Each entry has to be copied exactly, with nothing missed.
START Record extracts
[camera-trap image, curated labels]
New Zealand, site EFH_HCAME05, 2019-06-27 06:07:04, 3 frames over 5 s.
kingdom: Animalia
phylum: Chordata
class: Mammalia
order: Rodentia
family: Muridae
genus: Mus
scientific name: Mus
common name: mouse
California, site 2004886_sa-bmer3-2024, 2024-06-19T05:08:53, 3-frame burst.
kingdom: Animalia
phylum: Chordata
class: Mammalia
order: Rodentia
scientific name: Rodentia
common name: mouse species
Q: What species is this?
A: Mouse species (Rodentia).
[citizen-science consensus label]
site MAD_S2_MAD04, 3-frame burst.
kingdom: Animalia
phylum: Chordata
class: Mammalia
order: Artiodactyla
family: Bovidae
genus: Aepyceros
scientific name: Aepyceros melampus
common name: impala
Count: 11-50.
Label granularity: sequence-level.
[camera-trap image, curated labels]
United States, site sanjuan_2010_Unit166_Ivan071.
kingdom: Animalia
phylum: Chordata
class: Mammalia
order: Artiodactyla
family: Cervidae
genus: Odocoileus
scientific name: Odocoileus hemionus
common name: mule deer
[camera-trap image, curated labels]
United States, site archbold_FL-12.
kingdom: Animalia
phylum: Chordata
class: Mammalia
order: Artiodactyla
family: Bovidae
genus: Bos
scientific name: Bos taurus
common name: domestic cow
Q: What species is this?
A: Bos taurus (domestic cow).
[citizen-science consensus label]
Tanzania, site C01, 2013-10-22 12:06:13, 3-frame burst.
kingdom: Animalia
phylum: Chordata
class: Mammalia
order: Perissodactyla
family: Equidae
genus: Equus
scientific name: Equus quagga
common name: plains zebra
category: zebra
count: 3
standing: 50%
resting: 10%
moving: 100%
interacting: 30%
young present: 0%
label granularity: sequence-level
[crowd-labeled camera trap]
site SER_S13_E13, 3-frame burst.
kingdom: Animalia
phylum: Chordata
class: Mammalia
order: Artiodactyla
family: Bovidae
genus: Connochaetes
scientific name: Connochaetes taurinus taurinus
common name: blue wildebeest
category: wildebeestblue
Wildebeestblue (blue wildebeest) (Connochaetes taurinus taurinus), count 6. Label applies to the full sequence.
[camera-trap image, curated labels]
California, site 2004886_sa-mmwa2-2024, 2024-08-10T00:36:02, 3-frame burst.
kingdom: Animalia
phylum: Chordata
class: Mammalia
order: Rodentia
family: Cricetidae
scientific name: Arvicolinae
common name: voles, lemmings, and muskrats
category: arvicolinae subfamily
END Record extracts
Your solution >>
[camera-trap image, curated labels]
New Zealand, site EFH_HCAME05, 2019-06-27 06:07:04, 3 frames over 5 s.
kingdom: Animalia
phylum: Chordata
class: Mammalia
order: Rodentia
family: Muridae
genus: Mus
scientific name: Mus
common name: mouse
California, site 2004886_sa-bmer3-2024, 2024-06-19T05:08:53, 3-frame burst.
kingdom: Animalia
phylum: Chordata
class: Mammalia
order: Rodentia
scientific name: Rodentia
common name: mouse species
Q: What species is this?
A: Mouse species (Rodentia).
[citizen-science consensus label]
site MAD_S2_MAD04, 3-frame burst.
kingdom: Animalia
phylum: Chordata
class: Mammalia
order: Artiodactyla
family: Bovidae
genus: Aepyceros
scientific name: Aepyceros melampus
common name: impala
Count: 11-50.
Label granularity: sequence-level.
[camera-trap image, curated labels]
United States, site sanjuan_2010_Unit166_Ivan071.
kingdom: Animalia
phylum: Chordata
class: Mammalia
order: Artiodactyla
family: Cervidae
genus: Odocoileus
scientific name: Odocoileus hemionus
common name: mule deer
[camera-trap image, curated labels]
United States, site archbold_FL-12.
kingdom: Animalia
phylum: Chordata
class: Mammalia
order: Artiodactyla
family: Bovidae
genus: Bos
scientific name: Bos taurus
common name: domestic cow
Q: What species is this?
A: Bos taurus (domestic cow).
[citizen-science consensus label]
Tanzania, site C01, 2013-10-22 12:06:13, 3-frame burst.
kingdom: Animalia
phylum: Chordata
class: Mammalia
order: Perissodactyla
family: Equidae
genus: Equus
scientific name: Equus quagga
common name: plains zebra
category: zebra
count: 3
standing: 50%
resting: 10%
moving: 100%
interacting: 30%
young present: 0%
label granularity: sequence-level
[crowd-labeled camera trap]
site SER_S13_E13, 3-frame burst.
kingdom: Animalia
phylum: Chordata
class: Mammalia
order: Artiodactyla
family: Bovidae
genus: Connochaetes
scientific name: Connochaetes taurinus taurinus
common name: blue wildebeest
category: wildebeestblue
Wildebeestblue (blue wildebeest) (Connochaetes taurinus taurinus), count 6. Label applies to the full sequence.
[camera-trap image, curated labels]
California, site 2004886_sa-mmwa2-2024, 2024-08-10T00:36:02, 3-frame burst.
kingdom: Animalia
phylum: Chordata
class: Mammalia
order: Rodentia
family: Cricetidae
scientific name: Arvicolinae
common name: voles, lemmings, and muskrats
category: arvicolinae subfamily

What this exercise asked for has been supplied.